The hacker group that distributes the Zeus Panda banking Trojan uses search engine optimization techniques to "poison" Google's search results and ensure the appearance of their malicious sites at the top of the search results.

SEO on the service of the forces of evil.

Attackers who are behind the advent of the banking Trojan Panda Zeus, adopted a very unusual way to spread their malware - search engine optimization (SEO). The case can be considered unique; so far, no such security experts have observed. Detailed technical description of the Panda Zeus campaign prepared by Talos specialists.

Search engine optimization is a set of measures to change the content of a site to raise its positions in the results of issuing search engines for specific user requests.

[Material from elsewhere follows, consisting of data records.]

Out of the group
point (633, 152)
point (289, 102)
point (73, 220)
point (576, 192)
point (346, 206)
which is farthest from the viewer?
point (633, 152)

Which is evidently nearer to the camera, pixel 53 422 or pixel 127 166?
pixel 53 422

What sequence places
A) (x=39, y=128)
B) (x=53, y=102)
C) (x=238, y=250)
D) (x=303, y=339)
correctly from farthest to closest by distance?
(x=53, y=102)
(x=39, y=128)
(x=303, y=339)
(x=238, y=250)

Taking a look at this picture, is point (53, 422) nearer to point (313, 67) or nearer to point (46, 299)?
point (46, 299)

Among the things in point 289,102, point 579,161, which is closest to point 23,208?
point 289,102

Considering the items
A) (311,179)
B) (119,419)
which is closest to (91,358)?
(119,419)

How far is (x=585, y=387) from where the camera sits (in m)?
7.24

The ultimate goal of these activities is to increase network traffic and attract new users.

In this case, carefully selected keywords and phrases are integrated into old and new malicious sites, thereby exploiting the features of the Google search engine and outputting malicious resources to the top positions in the search results for specific queries.

Weak point scheme.

Users who have had the unwillingness to go on malicious links will be redirected through a whole series of different sites to one specific one where the victim will be offered to download a Word file with malicious stuffing.

To activate it, you need to enable macros in Microsoft Office.

By default, they are disabled and only through the social engineering of users can this be done.

"In general, attacks on end-users are becoming more complicated and cunning, as the technologies become more complex," said Oleg Galushkin, security expert at SEC Consult Services. - On the other hand, some methods remain unchanged: for all the ingenuity of this scheme, the "traditional" use of macros is its weakest point. Although it can not be denied that this method remains very effective ".